State and federal laws can interfere with negotiations between drug plans, drug makers and pharmacies. Such consumer protection laws are actually costly to taxpayers, employers and patients. Nearly two-thirds of the states have some type of any willing provider or freedom-of- choice regulations that apply to drug plans. Nearly one-fourth of states have regulations specific to drug plans.

These regulations can inhibit drug plans from establishing the most efficient preferred network for specialty drugs and make it more difficult to ensure the integrity of their networks.The larger the universe of entities that drug plans are legally required to reimburse for specialty drugs, the greater the likelihood one of these firms could cut corners with drugs that have been mishandled, mislabeled — or are counterfeit.

Because specialty drugs are extremely costly, unethical medical (and drug) providers trying to boost their profit margins have a financial incentive to ignore warning signs that a product is suspect. Counterfeit versions of the cancer drug Avastin were able to enter the U.S. drug supply chain in 2012 mostly due to greed. According to an analysis by the Wall Street Journal, 400-milligram vials of Avastin were sold by an unknown (unauthorized) supplier for a $500 discount. This discount was enough to entice numerous providers to purchase the drugs, which later turned out to be counterfeit.

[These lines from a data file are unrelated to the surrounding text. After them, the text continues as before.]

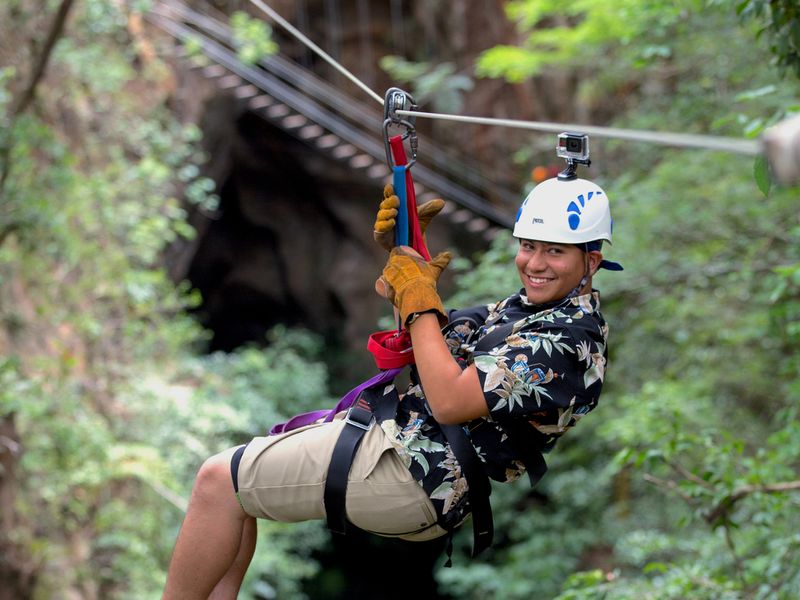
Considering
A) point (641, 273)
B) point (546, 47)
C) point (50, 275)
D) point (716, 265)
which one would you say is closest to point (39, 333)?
point (50, 275)

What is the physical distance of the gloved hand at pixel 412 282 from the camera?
80.0 inches

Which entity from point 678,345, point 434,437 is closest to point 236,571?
point 434,437

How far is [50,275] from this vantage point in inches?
253

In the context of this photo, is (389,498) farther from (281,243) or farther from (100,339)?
(281,243)

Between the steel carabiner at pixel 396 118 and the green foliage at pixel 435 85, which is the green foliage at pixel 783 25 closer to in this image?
the steel carabiner at pixel 396 118

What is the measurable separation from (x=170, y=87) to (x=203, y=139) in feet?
4.60

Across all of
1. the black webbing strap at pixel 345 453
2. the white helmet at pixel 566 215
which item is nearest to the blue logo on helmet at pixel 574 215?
the white helmet at pixel 566 215

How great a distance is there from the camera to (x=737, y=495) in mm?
3113

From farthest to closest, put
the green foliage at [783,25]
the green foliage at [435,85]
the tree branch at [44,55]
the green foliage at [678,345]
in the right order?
the green foliage at [435,85], the tree branch at [44,55], the green foliage at [678,345], the green foliage at [783,25]

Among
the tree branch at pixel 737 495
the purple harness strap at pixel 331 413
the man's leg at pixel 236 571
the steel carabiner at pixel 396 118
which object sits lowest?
the tree branch at pixel 737 495

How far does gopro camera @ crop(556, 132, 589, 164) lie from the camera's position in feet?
6.89

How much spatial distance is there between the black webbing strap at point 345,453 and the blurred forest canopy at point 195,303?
198cm

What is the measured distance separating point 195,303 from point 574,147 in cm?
563

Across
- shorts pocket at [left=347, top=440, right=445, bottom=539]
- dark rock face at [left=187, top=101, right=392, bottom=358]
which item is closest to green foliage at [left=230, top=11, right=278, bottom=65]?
dark rock face at [left=187, top=101, right=392, bottom=358]
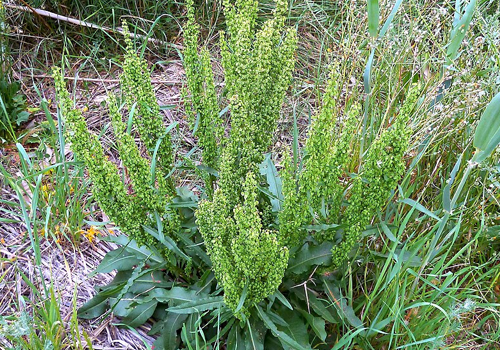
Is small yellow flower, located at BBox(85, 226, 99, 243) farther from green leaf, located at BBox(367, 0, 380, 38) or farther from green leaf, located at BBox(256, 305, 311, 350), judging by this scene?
green leaf, located at BBox(367, 0, 380, 38)

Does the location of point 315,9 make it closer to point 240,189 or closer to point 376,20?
point 376,20

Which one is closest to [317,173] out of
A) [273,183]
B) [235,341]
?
[273,183]

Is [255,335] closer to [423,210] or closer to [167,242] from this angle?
[167,242]

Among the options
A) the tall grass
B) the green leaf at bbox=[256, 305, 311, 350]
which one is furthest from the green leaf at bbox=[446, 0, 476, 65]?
the green leaf at bbox=[256, 305, 311, 350]

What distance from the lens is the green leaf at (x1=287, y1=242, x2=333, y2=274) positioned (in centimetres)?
209

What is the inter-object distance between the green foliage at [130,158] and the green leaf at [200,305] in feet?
1.08

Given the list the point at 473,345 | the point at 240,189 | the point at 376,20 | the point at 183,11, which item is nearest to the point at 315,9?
the point at 183,11

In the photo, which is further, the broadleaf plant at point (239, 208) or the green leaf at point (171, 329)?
the green leaf at point (171, 329)

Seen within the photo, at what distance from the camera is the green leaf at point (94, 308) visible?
2.34 m

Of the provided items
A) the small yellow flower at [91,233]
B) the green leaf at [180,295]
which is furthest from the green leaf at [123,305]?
the small yellow flower at [91,233]

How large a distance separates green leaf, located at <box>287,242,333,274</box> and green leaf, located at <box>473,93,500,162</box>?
71 centimetres

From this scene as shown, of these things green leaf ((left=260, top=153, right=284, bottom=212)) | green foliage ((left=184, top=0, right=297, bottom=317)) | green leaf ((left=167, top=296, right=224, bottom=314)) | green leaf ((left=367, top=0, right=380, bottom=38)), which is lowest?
green leaf ((left=167, top=296, right=224, bottom=314))

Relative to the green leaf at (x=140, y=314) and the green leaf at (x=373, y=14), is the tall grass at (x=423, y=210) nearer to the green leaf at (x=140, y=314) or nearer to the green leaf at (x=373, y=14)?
the green leaf at (x=373, y=14)

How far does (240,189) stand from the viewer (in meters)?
2.04
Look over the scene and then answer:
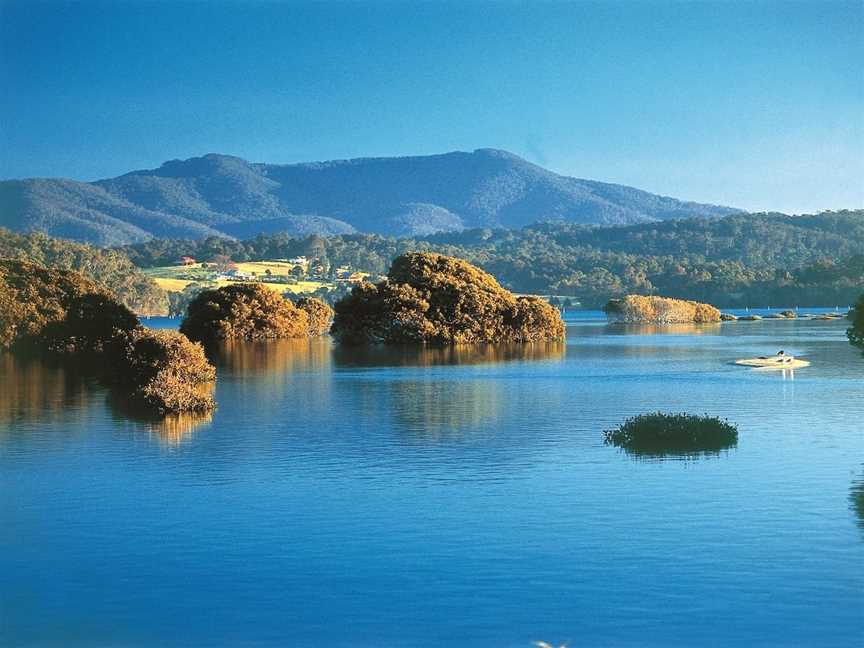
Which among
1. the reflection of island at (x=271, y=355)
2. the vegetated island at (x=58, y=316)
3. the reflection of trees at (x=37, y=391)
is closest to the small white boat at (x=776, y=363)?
the reflection of island at (x=271, y=355)

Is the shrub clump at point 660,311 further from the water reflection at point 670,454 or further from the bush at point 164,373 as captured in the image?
the water reflection at point 670,454

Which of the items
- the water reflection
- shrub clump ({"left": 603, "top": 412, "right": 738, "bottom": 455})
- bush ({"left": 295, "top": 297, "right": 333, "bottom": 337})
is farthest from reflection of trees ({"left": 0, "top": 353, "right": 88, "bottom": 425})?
bush ({"left": 295, "top": 297, "right": 333, "bottom": 337})

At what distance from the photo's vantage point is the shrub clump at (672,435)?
108 ft

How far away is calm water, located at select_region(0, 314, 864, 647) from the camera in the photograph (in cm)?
1667

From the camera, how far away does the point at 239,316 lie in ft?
342

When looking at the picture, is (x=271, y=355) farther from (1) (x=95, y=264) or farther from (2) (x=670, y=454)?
(1) (x=95, y=264)

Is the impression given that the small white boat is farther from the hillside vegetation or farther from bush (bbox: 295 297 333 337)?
the hillside vegetation

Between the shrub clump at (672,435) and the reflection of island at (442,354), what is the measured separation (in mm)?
36170

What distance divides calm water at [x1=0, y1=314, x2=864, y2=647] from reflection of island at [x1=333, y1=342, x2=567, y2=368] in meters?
28.1

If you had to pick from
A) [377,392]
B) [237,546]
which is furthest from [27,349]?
[237,546]

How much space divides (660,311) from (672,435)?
420ft

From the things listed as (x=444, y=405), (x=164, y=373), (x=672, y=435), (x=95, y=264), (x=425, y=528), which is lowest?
(x=425, y=528)

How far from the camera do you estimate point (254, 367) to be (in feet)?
226

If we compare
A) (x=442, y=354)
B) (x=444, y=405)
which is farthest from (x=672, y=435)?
(x=442, y=354)
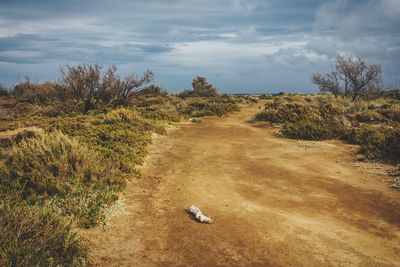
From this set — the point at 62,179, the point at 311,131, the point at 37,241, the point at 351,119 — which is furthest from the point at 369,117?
the point at 37,241

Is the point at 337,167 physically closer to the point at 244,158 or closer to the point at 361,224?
the point at 244,158

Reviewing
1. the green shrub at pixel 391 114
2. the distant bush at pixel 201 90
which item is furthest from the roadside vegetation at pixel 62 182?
the distant bush at pixel 201 90

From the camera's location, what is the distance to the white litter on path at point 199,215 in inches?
296

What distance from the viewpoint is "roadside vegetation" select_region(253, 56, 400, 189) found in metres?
13.7

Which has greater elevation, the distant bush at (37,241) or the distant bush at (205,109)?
the distant bush at (205,109)

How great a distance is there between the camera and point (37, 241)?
5.62 meters

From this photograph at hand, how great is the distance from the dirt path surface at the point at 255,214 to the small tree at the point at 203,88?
3801 cm

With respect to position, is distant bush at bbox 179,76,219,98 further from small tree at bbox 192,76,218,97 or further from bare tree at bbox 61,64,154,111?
bare tree at bbox 61,64,154,111

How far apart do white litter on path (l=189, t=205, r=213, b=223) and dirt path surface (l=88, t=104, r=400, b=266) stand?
4.7 inches

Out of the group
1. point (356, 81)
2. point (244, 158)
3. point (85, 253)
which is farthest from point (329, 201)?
point (356, 81)

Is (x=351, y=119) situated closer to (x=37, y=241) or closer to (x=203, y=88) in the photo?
(x=37, y=241)

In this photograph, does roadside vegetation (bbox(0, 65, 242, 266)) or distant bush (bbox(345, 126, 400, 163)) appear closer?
roadside vegetation (bbox(0, 65, 242, 266))

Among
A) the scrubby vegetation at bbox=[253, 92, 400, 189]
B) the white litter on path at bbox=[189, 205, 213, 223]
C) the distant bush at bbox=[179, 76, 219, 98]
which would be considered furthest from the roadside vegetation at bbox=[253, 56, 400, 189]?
the distant bush at bbox=[179, 76, 219, 98]

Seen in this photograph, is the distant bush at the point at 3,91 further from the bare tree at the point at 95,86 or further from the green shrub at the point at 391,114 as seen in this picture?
the green shrub at the point at 391,114
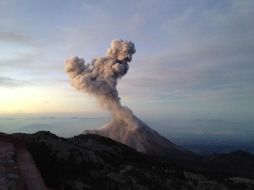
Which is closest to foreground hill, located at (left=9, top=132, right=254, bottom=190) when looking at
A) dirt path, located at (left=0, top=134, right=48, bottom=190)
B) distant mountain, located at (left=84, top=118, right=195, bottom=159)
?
dirt path, located at (left=0, top=134, right=48, bottom=190)

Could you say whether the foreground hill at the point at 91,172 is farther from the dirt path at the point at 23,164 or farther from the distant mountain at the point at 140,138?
the distant mountain at the point at 140,138

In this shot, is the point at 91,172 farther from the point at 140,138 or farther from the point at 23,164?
the point at 140,138

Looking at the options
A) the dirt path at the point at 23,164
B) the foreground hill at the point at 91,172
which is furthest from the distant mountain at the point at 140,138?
the dirt path at the point at 23,164

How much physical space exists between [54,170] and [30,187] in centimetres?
2142

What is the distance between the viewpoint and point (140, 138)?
176 meters

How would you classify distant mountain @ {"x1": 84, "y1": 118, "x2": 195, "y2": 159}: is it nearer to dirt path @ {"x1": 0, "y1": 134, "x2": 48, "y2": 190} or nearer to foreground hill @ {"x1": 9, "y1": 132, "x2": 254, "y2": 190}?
foreground hill @ {"x1": 9, "y1": 132, "x2": 254, "y2": 190}

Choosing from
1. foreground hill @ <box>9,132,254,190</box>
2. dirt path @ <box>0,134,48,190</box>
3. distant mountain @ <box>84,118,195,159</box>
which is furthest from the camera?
distant mountain @ <box>84,118,195,159</box>

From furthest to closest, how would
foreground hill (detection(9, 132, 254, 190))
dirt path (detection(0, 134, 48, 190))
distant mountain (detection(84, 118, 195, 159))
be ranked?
distant mountain (detection(84, 118, 195, 159)) → foreground hill (detection(9, 132, 254, 190)) → dirt path (detection(0, 134, 48, 190))

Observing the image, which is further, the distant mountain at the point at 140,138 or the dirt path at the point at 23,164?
the distant mountain at the point at 140,138

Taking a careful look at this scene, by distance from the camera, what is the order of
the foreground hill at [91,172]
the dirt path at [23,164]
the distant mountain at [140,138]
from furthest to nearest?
1. the distant mountain at [140,138]
2. the foreground hill at [91,172]
3. the dirt path at [23,164]

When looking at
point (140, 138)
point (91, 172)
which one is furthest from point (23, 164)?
point (140, 138)

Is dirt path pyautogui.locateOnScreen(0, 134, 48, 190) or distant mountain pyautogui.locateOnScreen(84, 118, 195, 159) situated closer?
dirt path pyautogui.locateOnScreen(0, 134, 48, 190)

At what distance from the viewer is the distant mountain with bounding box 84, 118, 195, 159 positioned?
163875 mm

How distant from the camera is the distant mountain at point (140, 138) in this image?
16388 centimetres
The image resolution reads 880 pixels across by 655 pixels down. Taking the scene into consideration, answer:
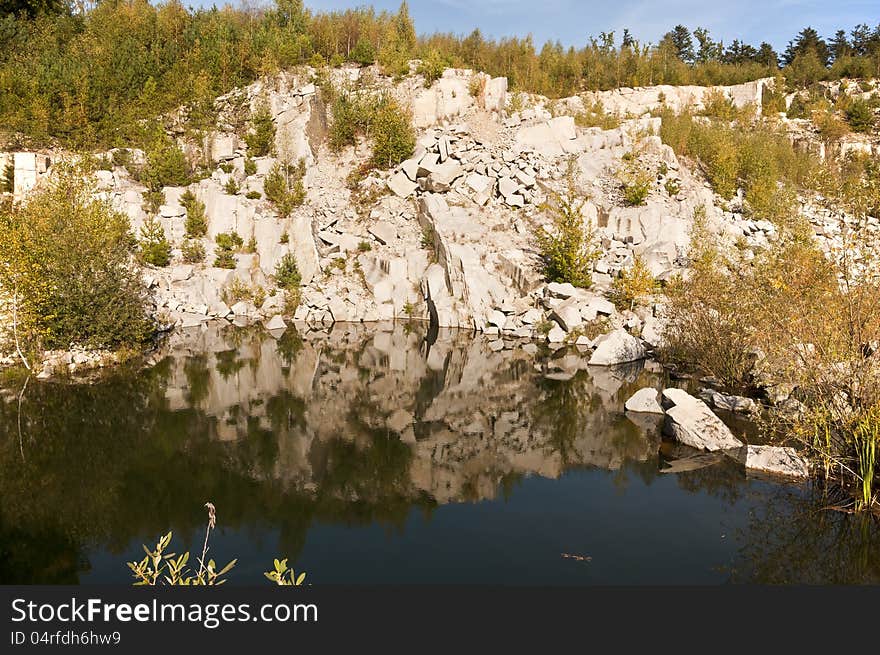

Restricting the ability of health plans to ensure safety, verify quality and hold down costs threatens patients’ safety and consumers’ wallets. Congress and state legislatures should avoid the well-meaning, but ill-conceived regulations intended to protect consumers, which often have the opposite result. A better way to ensure desirable outcomes is to promote a competitive environment free of market distortions that favor one party over another.